SageMaker TensorFlow对象检测模型

2025.06.05 磐创AI

    这篇文章描述了如何在Amazon SageMaker中使用TensorFlow对象检测模型API来实现这一点。
    首先，基于AWS示例笔记本，将解释如何使用SageMaker端点在单个图像上运行模型。对于较小的图像，这种方法可行，但对于较大的图像，我们会遇到问题。
    为了解决这些问题，改用批处理转换作业。

    起点：使用SageMaker TensorFLow对象检测API进行模型推断
    AWS提供了一些关于GitHub如何使用SageMaker的好例子。
    使用此示例使用TensorFlow对象检测API对对象检测模型进行预测：

    将模型部署为端点时，可以通过调用端点，使用该模型一次推断一个图像。此代码取自示例笔记本，显示了如何定义TensorFlowModel并将其部署为模型端点：
    import cv2
    import sagemaker
    from sagemaker．utils import name＿from＿base
    from sagemaker．tensorflow import TensorFlowModel
    role ＝ sagemaker．get＿execution＿role（）
    model＿artefact ＝＇＜your－model－s3－path＞＇
    model＿endpoint ＝ TensorFlowModel（
      name＝name＿from＿base（＇tf2－object－detection＇），
      model＿data＝model＿artefact，
      role＝role，
      framework＿version＝＇2．2＇，
    ）
    predictor ＝ model＿endpoint．deploy（initial＿instance＿count＝1， instance＿type＝＇ml．m5．large＇）
    然后，将图像加载为NumPy数组，并将其解析为列表，以便将其传递给端点：
    def image＿file＿to＿tensor（path）：
      cv＿img ＝ cv2．imread（path，1）．astype（＇uint8＇）
      cv＿img ＝ cv2．cvtColor（cv＿img， cv2．COLOR＿BGR2RGB）
      return cv＿img
    img ＝ image＿file＿to＿tensor（＇test＿images／22673445．jpg＇）
    input ＝｛
     ＇instances＇：［img．tolist（）］
    ｝
    最后，调用端点：
    detections ＝ predictor．predict（input）［＇predictions＇］［0］
    问题：端点请求负载大小太大
    这在使用小图像时很好，因为API调用的请求负载足够小。

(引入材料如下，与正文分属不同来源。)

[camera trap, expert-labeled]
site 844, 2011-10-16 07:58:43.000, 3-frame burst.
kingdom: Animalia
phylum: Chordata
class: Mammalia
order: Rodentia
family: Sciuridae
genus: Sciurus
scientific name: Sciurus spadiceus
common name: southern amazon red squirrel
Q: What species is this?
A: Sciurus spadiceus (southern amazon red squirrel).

然而，当使用较大的图片时，API返回413错误。这意味着有效负载超过了允许的大小，即6 MB。
    当然，我们可以在调用端点之前调整图像的大小，但我想使用批处理转换作业。
    解决方案：改用批处理转换作业
    使用SageMaker批量转换作业，你可以定义自己的最大负载大小，这样我们就不会遇到413个错误。其次，这些作业可用于一次性处理全套图像。

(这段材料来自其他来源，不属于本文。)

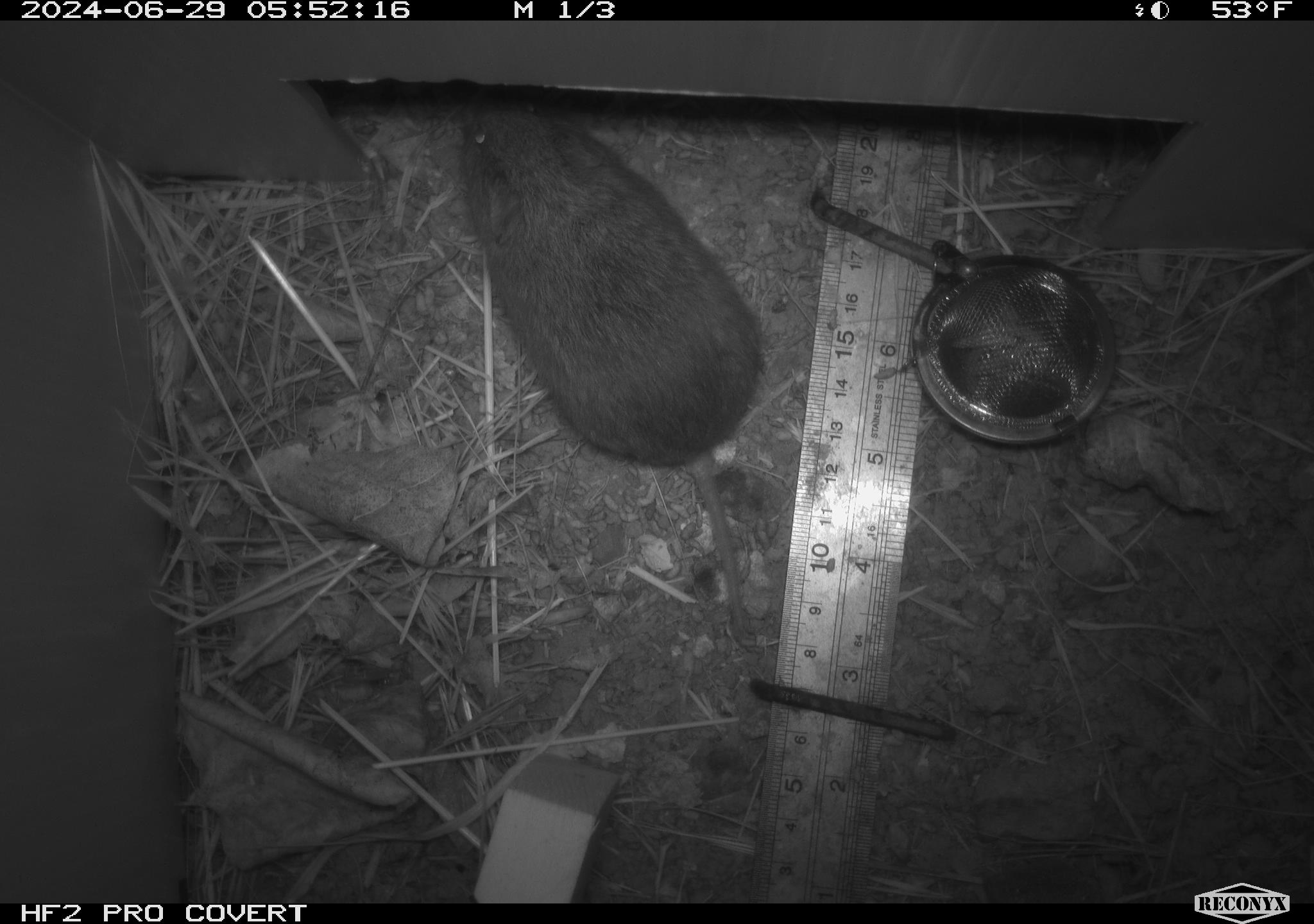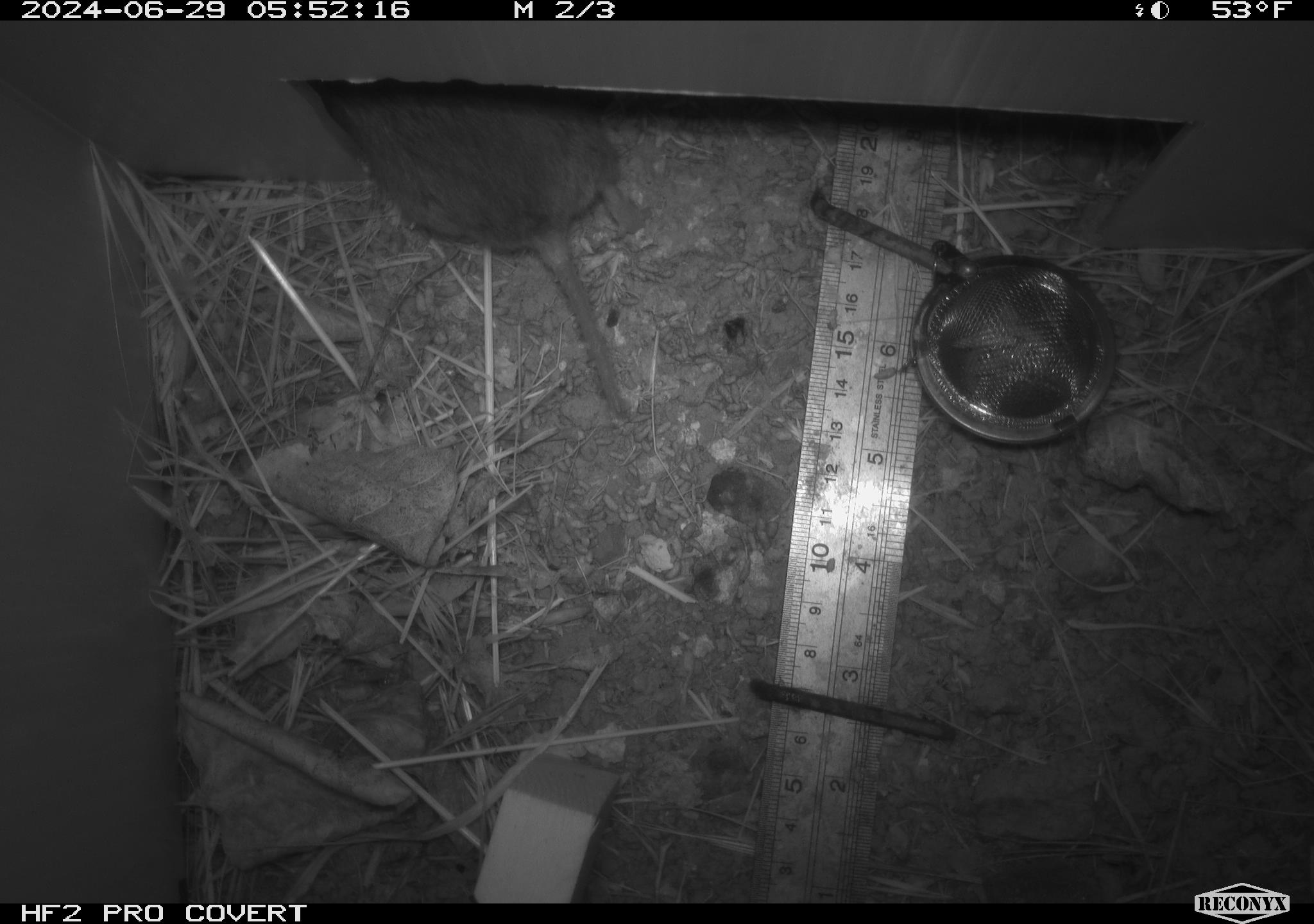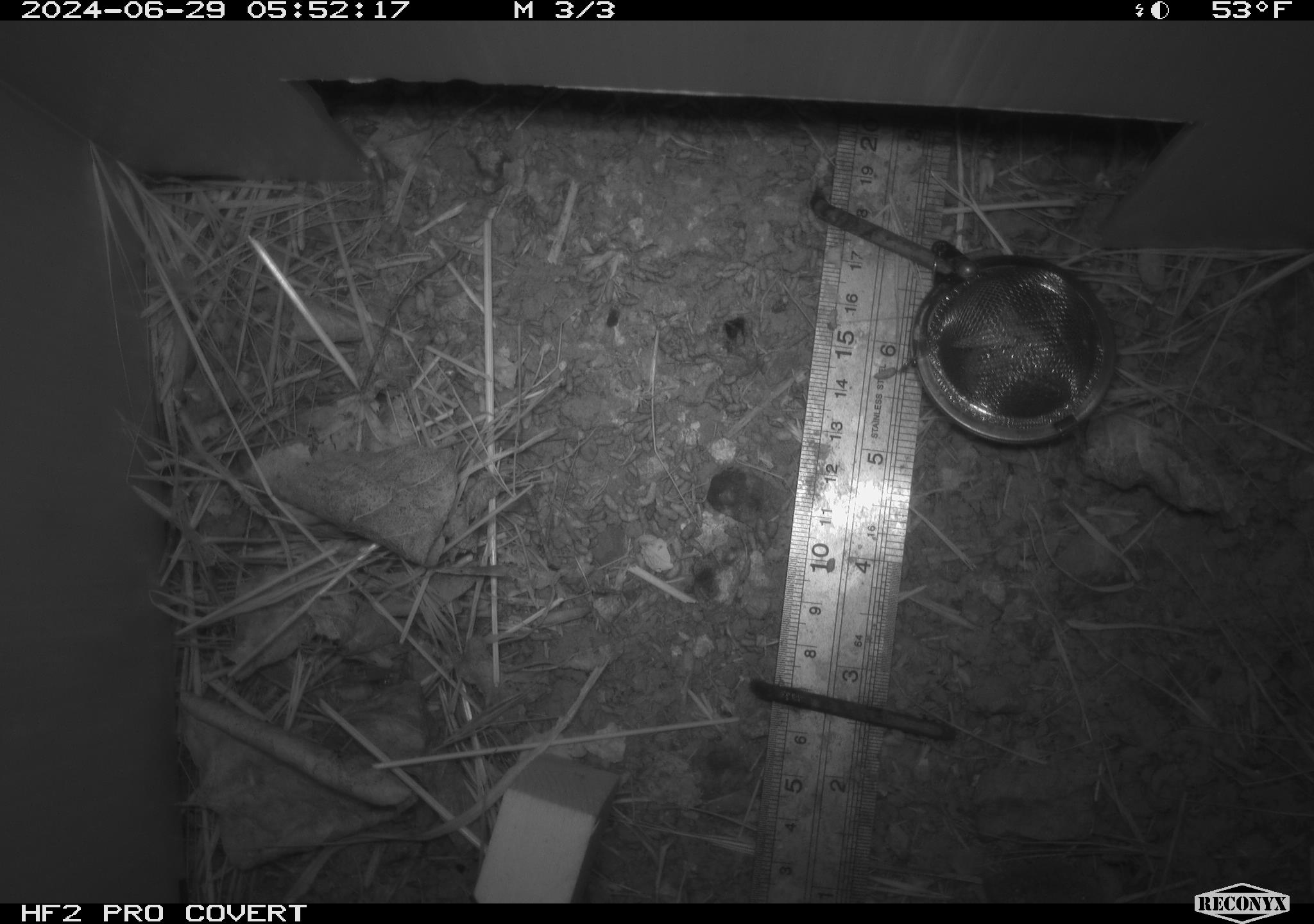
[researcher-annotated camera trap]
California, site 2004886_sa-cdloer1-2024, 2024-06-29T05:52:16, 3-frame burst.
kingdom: Animalia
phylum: Chordata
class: Mammalia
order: Rodentia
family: Cricetidae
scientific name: Arvicolinae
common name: voles, lemmings, and muskrats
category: arvicolinae subfamily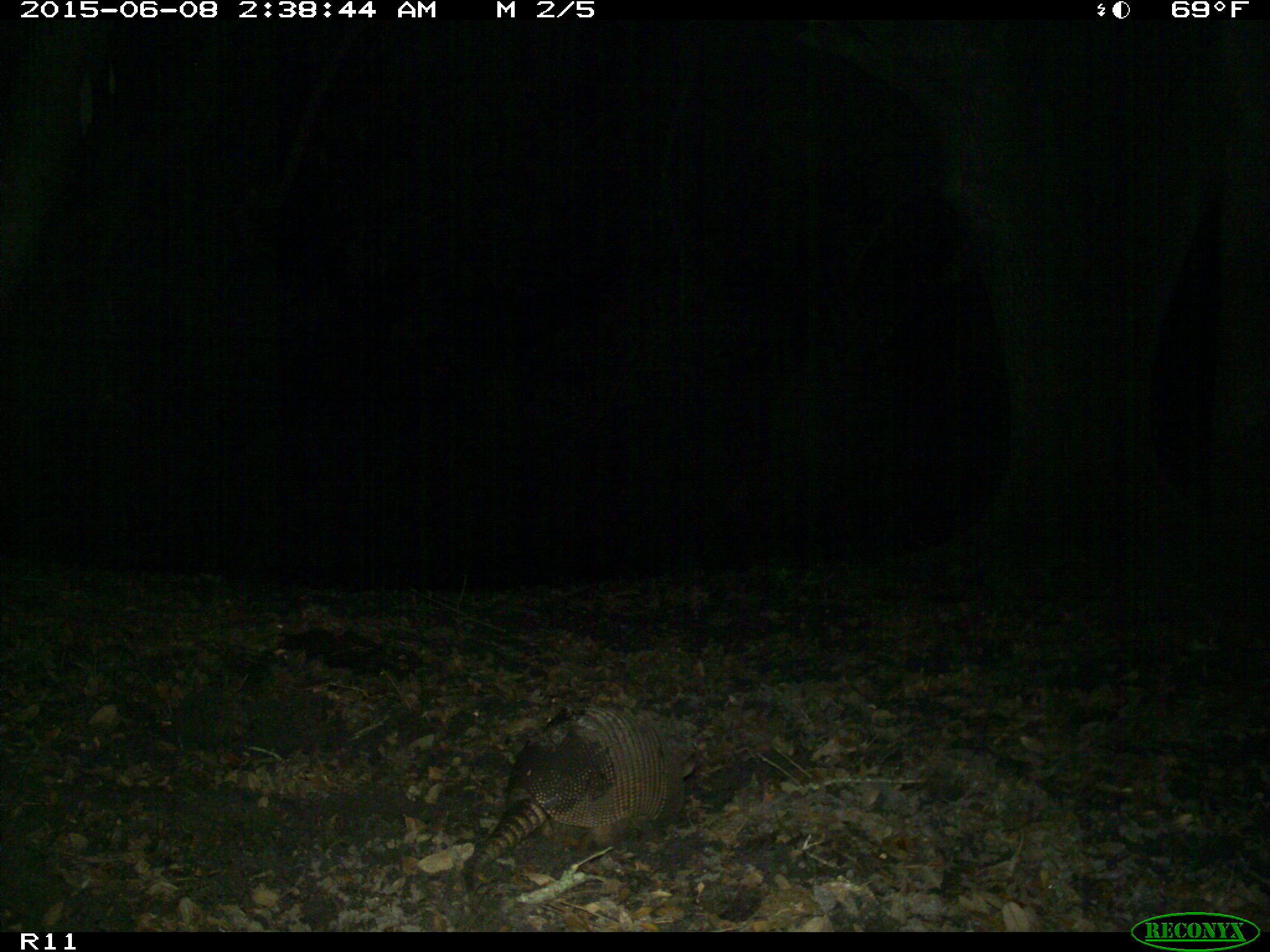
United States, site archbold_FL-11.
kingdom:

    图像需要存储在S3存储桶中。所有图像都以批处理模式（名称中的内容）进行处理，预测也存储在S3上。
    为了使用批处理转换作业，我们再次定义了TensorFlowModel，但这次我们还定义了入口点和源目录：
    model＿batch ＝ TensorFlowModel（
      name＝name＿from＿base（＇tf2－object－detection＇），
      model＿data＝model＿artifact，
      role＝role，
      framework＿version＝＇2．2＇，
      entry＿point＝＇inference．py＇，
      source＿dir＝＇．＇，
    ）
    inference．py代码转换模型的输入和输出数据，如文档中所述。此代码需要将请求负载（图像）更改为NumPy数组，并将其解析为列表对象。

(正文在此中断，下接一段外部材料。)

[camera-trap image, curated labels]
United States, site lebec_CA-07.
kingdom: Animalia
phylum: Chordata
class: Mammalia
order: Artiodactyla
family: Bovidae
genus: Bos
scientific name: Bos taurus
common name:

    从这个示例开始，我更改了代码，使其加载图像并将其转换为NumPy数组。inference．py中input＿handler函数更改为以下内容：
    import io
    import json
    import numpy as np
    from PIL import Image
    def input＿handler（data， context）：
      ＂＂＂ Pre－process request input before it is sent to TensorFlow Serving REST API
      Args：
      data （obj）： the request data， in format of dict or string
      context （Context）： an object containing request and configuration details
      Returns：
      （dict）： a JSON－serializable dict that contains request body and headers
      ＂＂＂
      if context．request＿content＿type ＝＝＂application／x－image＂：
      payload ＝ data．read（）
     image ＝ Image．open（io．BytesIO（payload））
     array ＝ np．asarray（image）
     return json．dumps（｛＇instances＇：［array．tolist（）］｝）
     raise ValueError（＇｛｛＂error＂：＂unsupported content type ｛｝＂｝｝＇．format（
     context．request＿content＿type or ＂unknown＂））
    注意，在上面的代码中排除了output＿handler函数。
    此函数需要Python包NumPy和Pillow，它们未安装在运行批处理推断作业的机器上。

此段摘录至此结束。